2 Responses to “In one closet and then into another”

  1. kms says:

    A good question is inflation for whom. The reason that the euro area is a bad place for a single currency is that what would be inflation for Germany would translate to less deflation for Ireland. And how much inflation are we talking about? 2% isn’t the only number in the world. And I hope this doesn’t go the way of pretending that virtuous Germany shouldn’t have to deal with inflation because of profligate nations with a current account deficit. Germany financed those deficits and therefore its own surplus. And since Germany’s economy is so large, a smidgeon of inflation there counters a fair amount of deflation abroad.

  2. Steve Hamlin says:

    Boockvar rebuts with “Oh really?” to a Fitch analyst who “is calling for the ECB to print money…saying they have ‘plenty of scope to expand its balance sheet without unleashing inflation in the euro zone.’ ”

    Boockvar is incredulous that a central bank can expand its balance sheet in the middle of a developed-world liquidity trap without sparking inflation.

    Oh Really? Has he seen developed-world inflation data recently?
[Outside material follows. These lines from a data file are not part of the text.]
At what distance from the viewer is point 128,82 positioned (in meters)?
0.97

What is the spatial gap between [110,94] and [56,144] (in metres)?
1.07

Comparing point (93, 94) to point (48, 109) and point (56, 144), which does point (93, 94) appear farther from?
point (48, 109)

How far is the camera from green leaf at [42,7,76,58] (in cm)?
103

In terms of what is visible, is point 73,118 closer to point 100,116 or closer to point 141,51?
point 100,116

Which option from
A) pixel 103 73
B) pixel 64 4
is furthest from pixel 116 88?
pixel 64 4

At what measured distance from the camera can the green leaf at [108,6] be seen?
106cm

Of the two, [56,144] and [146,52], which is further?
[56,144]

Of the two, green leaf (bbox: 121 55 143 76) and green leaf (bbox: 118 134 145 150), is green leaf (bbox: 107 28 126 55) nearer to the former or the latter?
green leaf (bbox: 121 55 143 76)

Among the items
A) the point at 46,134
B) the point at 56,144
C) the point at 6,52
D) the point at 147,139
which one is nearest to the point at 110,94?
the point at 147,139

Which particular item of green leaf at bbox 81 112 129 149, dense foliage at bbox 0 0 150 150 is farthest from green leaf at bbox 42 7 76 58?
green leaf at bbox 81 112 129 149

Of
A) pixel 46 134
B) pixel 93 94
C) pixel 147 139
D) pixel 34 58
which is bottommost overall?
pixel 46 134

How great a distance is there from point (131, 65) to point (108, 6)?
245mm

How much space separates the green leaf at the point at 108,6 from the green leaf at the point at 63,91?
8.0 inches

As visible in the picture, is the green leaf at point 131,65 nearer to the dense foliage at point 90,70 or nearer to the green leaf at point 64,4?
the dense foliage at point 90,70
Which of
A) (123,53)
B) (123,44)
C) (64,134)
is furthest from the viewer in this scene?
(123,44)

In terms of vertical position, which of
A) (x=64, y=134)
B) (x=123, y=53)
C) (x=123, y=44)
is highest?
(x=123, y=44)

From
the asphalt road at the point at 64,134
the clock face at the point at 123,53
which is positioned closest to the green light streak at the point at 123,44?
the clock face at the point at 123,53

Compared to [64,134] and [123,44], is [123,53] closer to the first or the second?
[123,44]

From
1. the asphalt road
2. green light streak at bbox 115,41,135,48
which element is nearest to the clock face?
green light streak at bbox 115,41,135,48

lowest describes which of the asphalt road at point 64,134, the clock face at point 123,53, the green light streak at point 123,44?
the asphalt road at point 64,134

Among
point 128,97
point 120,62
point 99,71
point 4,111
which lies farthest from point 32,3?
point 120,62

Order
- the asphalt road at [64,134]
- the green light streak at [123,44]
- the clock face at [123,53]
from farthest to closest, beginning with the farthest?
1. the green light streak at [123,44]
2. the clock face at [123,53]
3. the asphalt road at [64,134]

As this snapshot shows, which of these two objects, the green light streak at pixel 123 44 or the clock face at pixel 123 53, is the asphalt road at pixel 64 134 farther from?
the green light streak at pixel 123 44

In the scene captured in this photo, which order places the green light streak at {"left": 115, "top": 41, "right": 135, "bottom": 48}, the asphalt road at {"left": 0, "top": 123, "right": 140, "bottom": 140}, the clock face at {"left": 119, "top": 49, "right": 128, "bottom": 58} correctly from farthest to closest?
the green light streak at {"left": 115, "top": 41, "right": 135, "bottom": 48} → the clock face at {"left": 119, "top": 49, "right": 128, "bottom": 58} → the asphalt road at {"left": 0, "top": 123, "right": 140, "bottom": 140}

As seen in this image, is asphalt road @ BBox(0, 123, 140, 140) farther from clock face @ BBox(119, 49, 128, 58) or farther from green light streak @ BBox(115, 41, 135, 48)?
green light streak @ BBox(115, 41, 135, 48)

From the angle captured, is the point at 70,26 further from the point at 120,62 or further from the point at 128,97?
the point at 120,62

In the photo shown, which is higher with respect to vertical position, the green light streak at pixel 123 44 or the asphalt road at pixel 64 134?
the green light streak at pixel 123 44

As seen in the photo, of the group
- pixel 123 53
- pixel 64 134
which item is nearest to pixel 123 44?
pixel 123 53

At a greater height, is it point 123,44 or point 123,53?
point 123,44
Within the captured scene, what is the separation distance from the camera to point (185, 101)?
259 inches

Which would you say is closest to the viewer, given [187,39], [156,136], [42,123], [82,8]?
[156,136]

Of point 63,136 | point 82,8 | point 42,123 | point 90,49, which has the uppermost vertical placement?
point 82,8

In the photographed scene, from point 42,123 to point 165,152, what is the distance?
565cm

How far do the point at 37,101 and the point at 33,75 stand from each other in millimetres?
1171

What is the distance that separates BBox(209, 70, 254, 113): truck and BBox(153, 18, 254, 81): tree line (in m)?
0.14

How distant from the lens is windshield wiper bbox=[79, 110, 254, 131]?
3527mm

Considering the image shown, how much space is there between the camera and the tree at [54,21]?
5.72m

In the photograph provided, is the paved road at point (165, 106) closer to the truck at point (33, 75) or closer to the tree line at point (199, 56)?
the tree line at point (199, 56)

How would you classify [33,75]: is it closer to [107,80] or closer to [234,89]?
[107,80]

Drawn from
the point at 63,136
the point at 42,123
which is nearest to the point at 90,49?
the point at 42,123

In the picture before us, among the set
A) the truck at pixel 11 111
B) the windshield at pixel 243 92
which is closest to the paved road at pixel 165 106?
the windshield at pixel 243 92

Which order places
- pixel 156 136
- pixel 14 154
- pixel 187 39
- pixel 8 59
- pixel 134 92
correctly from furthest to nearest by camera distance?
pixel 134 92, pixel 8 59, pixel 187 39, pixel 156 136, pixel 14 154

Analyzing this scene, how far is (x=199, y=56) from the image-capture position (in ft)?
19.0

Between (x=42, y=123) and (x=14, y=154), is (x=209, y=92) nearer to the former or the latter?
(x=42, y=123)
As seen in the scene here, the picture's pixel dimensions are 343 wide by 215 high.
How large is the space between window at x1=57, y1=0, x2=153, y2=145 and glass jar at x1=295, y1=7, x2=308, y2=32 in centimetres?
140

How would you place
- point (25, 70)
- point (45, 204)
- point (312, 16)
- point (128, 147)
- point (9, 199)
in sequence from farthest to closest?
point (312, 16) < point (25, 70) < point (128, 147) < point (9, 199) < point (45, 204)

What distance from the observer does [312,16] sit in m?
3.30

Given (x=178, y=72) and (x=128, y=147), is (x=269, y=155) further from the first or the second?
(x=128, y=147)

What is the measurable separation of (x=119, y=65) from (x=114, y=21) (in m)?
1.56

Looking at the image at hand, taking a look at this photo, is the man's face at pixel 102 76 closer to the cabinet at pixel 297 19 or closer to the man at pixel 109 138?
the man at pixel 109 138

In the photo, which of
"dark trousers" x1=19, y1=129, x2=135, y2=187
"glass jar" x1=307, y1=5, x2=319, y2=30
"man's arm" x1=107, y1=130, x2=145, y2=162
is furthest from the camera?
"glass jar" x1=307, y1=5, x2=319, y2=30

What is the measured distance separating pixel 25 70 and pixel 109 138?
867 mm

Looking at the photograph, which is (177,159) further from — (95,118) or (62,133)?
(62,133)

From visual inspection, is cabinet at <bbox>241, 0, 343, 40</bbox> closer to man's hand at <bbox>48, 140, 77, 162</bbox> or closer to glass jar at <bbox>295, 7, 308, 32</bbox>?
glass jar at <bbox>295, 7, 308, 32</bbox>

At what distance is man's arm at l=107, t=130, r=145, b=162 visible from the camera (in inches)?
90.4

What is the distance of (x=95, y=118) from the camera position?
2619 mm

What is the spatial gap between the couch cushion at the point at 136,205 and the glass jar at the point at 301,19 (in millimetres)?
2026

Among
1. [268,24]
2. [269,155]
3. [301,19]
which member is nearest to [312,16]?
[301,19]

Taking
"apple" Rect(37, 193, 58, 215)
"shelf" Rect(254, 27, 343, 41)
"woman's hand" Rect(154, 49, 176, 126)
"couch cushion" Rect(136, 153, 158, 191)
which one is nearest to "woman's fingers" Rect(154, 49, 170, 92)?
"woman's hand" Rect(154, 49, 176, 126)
Boockvar even notes a record 500bn euros parked at the ECB – does he not understand that inflation generally stems from a combination of increases in unsterilized monetary base AND VELOCITY? Disinflation all over, JCT exiting the ECB looking like a blind fool for all of his inflation worries, and Very Serious People with scary tales of bond vigilantes just around the corner while refusing to see reality in front of them. “But, but, but, it’s coming, I’m just sure of it”, Boockvar and these VSP swear.

    Shorter Boockvar: Who are you going to believe, me or your own lying eyes?

    Continual advice to Boockvar: focus on market data and internals, and leave macroeconomic commentary and policy suggestions to those that know a lot more about those areas than you.